1. A system comprising: a reader (120) that is configured to provide access to a plurality of video segments (110), a characterizer (130), operably coupled to the reader (120), that is configured to characterize each segment of the plurality of video segments (110), a comparator (140), operably coupled to the characterizer (130), that is configured to compare the characteristics of each segment to identify a plurality of versions of a common story.

2. The system of claim 1, further including a presenter (160), operably coupled to the comparator (140) and the reader (120), that is configured to provide a presentation based on the plurality of versions of the common story.

3. The system of claim 2, further including a composer (150), operably coupled to the comparator (140) and the reader (120), that is configured to create the presentation, based on content of the video segments (110) of the plurality of versions.

4. The system of claim 3, wherein the composer (150) is configured to rank (260, 270) the content of the video segments (110) based on video and audio content of the video segments (110).

5. The system of claim 3, wherein the composer (150) is configured to: determine (250) a common structure, based on one or more structures of the content of the video segments (110) of the plurality of versions, and create (280) the presentation based on the common structure.

6. The system of claim 5, wherein the composer (150) is further configured to select (280) one or more of the video segments (110) for inclusion in the presentation, based on one or more rankings of at least one of video content and audio content of the video segments (110).

7. The system of claim 1, wherein the comparator (140) includes a filter (225) that is configured to facilitate identification of the plurality of versions of the common story based on one or more preferences of a user.

8. A method comprising: characterizing (220) each segment of a plurality of video segments (110) to create a plurality of segment characterizations, comparing (230) the segment characterizations to each other to identify a plurality of versions of a common story.

9. The method of claim 8, further including creating (240-280) a presentation based on the plurality of versions of the common story.

10. The method of claim 9, wherein the presentation is based on content of the video segments (110) of the plurality of versions.
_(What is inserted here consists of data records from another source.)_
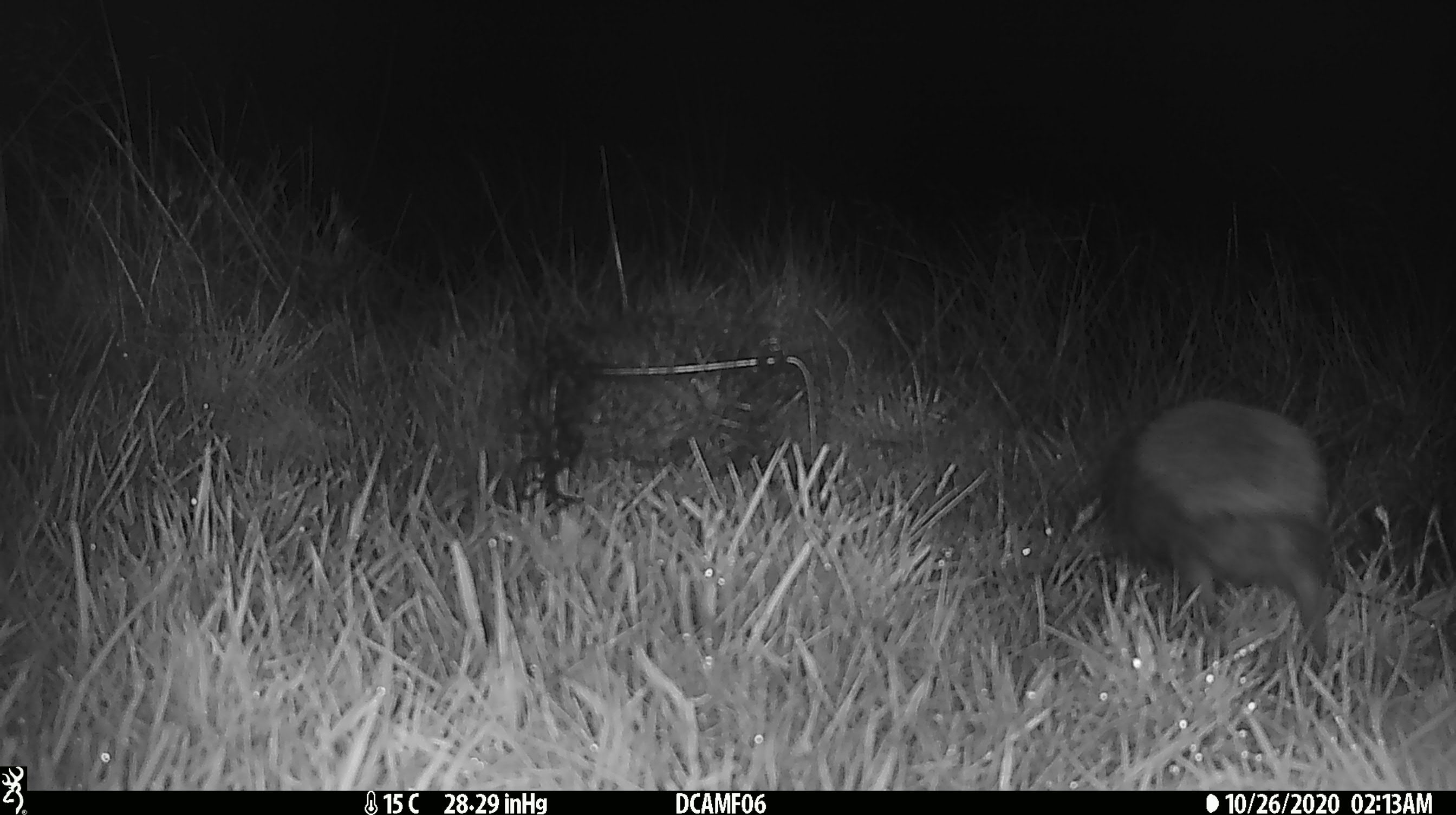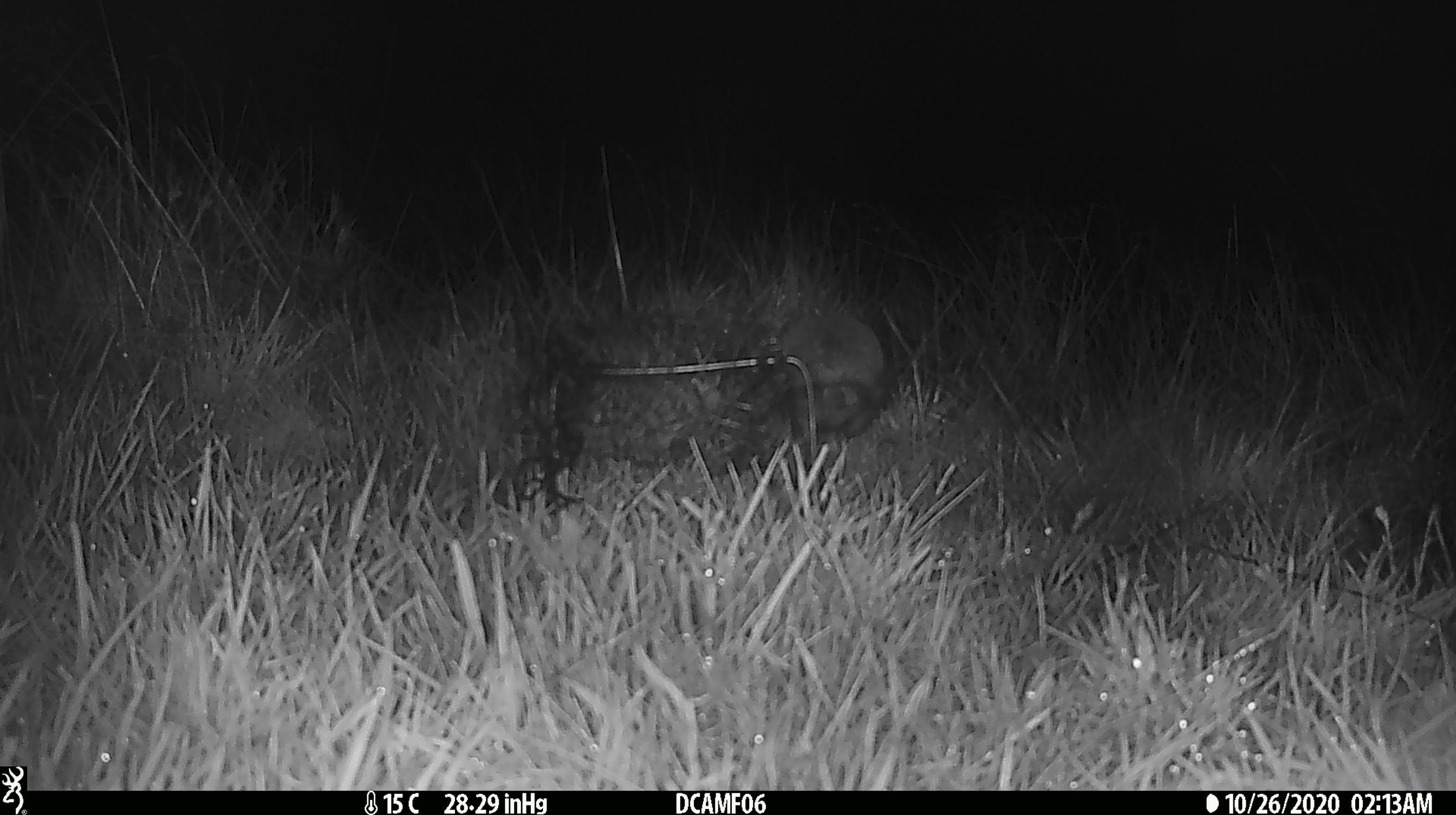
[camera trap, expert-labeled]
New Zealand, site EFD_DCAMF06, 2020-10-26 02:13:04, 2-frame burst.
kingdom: Animalia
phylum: Chordata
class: Mammalia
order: Eulipotyphla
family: Erinaceidae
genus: Erinaceus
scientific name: Erinaceus europaeus europaeus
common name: european hedgehog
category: hedgehog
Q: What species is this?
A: Hedgehog (european hedgehog) (Erinaceus europaeus europaeus).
11. The method of claim 9, wherein creating (240-280) the presentation includes ranking (260, 270) the content of the video segments (110) based on video and audio content of the video segments (110).
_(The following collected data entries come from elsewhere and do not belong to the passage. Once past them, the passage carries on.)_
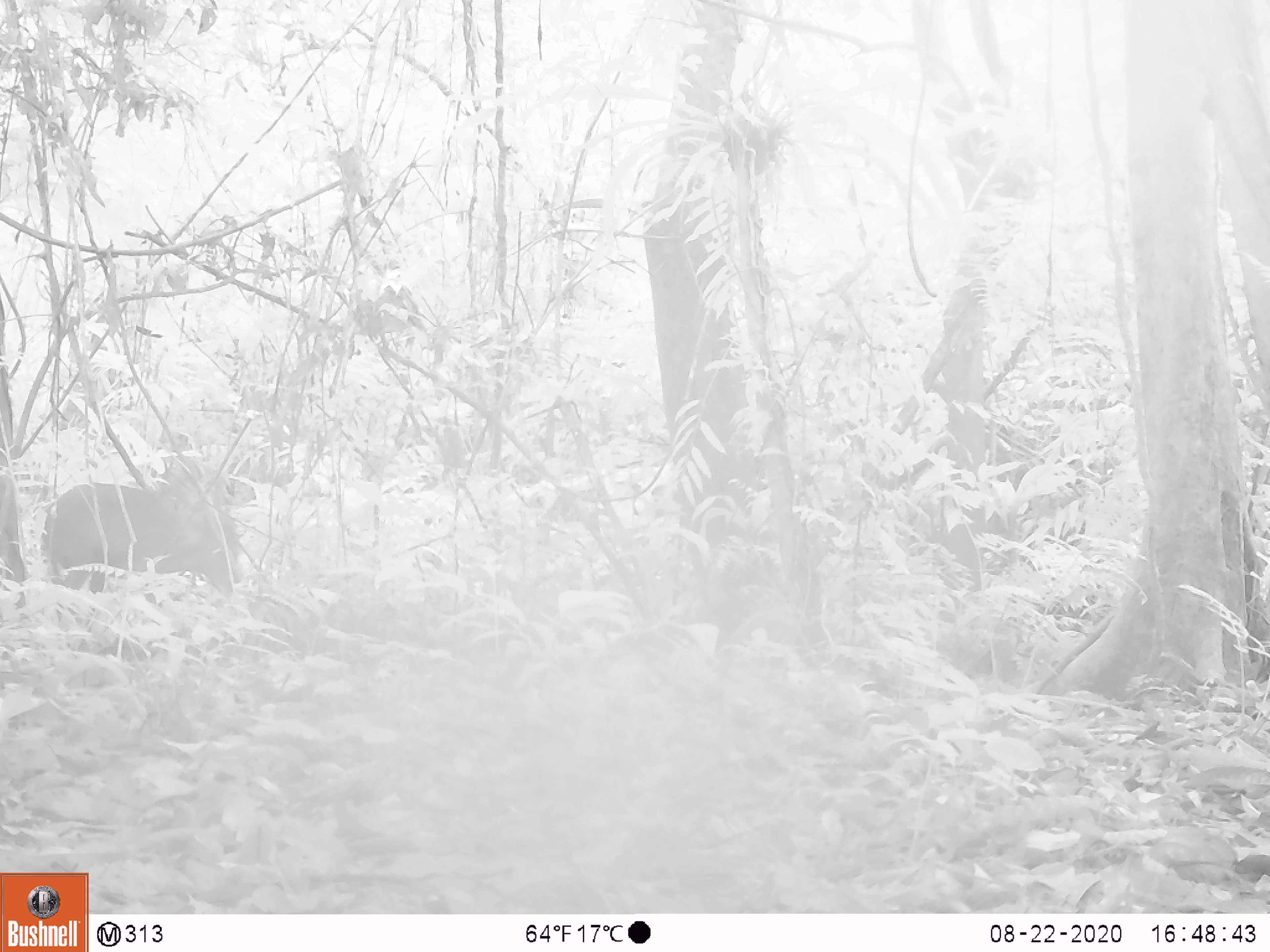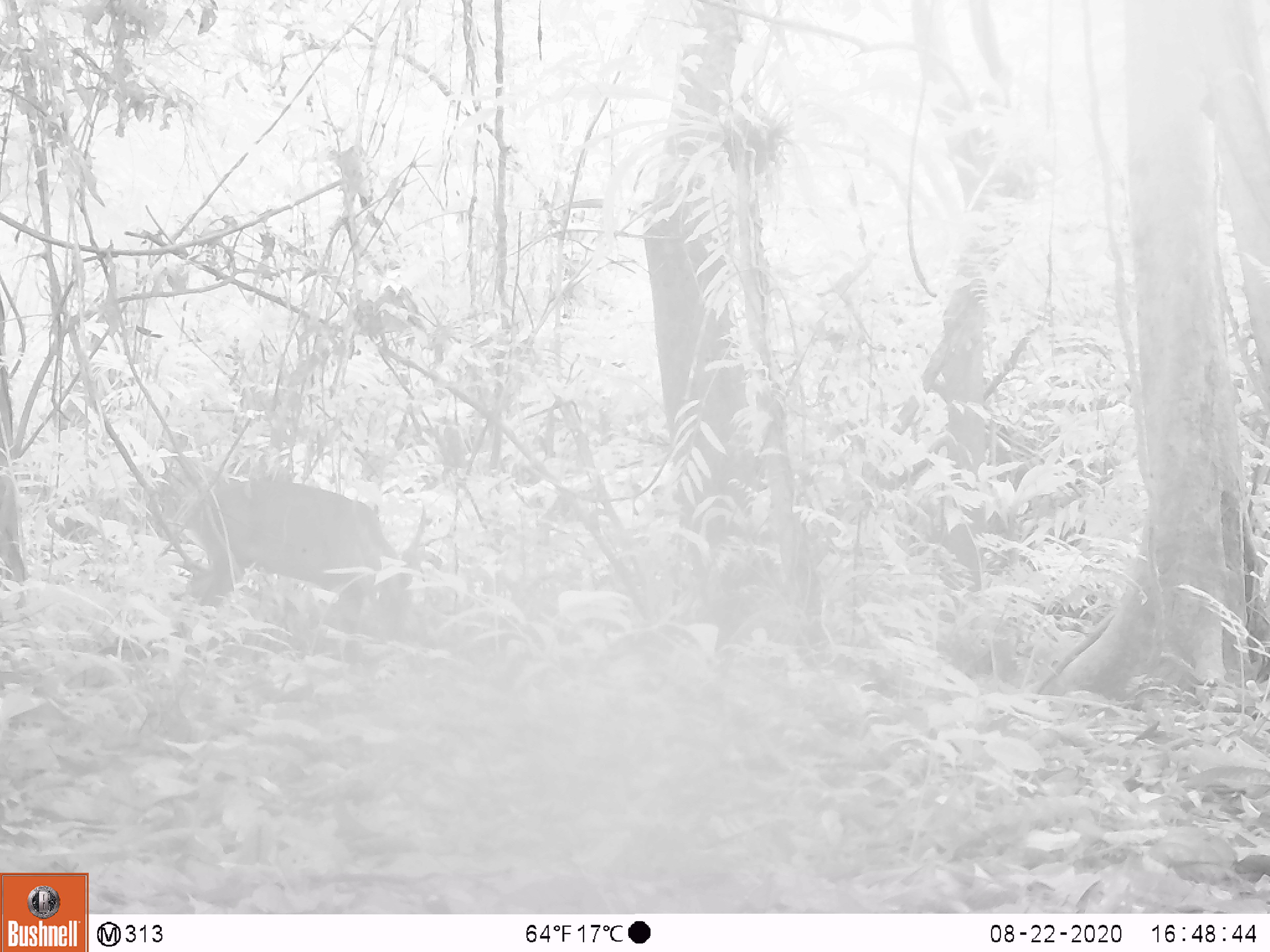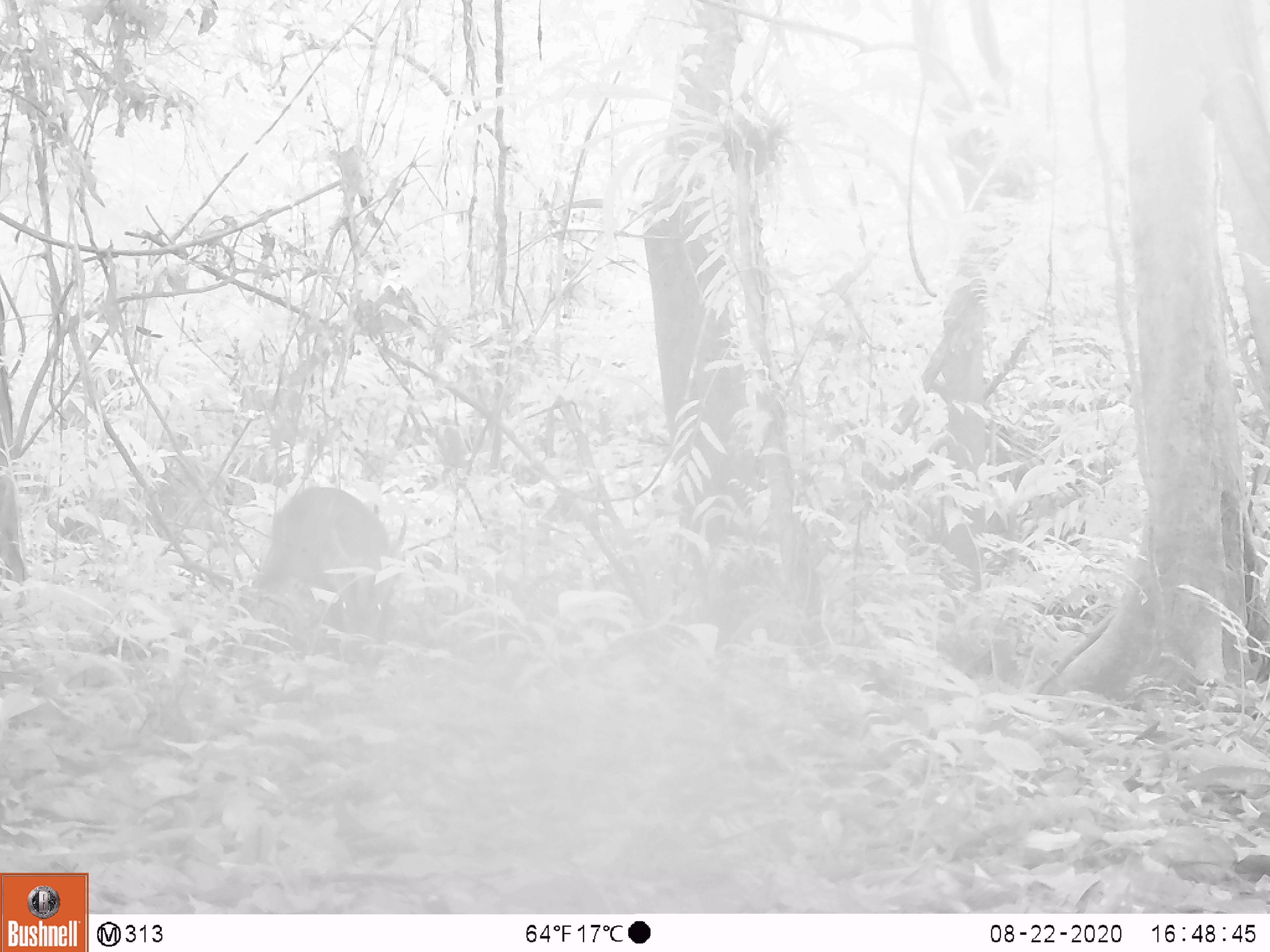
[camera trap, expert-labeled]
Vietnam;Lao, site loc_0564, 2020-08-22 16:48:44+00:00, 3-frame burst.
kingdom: Animalia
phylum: Chordata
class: Mammalia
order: Artiodactyla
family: Cervidae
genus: Muntiacus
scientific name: Muntiacus vuquangensis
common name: large-antlered muntjac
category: large antlered muntjac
Large antlered muntjac (large-antlered muntjac) (Muntiacus vuquangensis). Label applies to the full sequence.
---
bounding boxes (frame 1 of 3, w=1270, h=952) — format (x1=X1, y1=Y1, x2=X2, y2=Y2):
large antlered muntjac: (x1=41, y1=456, x2=254, y2=594)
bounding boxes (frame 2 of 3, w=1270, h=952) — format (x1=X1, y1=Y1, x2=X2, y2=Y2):
large antlered muntjac: (x1=159, y1=453, x2=398, y2=635)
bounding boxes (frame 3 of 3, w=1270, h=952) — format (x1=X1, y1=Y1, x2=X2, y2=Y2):
large antlered muntjac: (x1=252, y1=485, x2=410, y2=668)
12. The method of claim 9, wherein creating (240-280) the presentation includes: determining (250) a common structure, based on one or more structures of the content of the video segments (110) of the plurality of versions, and creating (280) the presentation based on the common structure.

13. The method of claim 9, wherein creating (240-280) the presentation further includes selecting one or more of the video segments (110) for inclusion in the presentation, based on one or more rankings of at least one of video content and audio content of the video segments (110).

14. The method of claim 8, further including filtering (225) the video segments (110) based on the segment characterizations and one or more preferences of a user, to facilitate identifying the plurality of versions of the common story.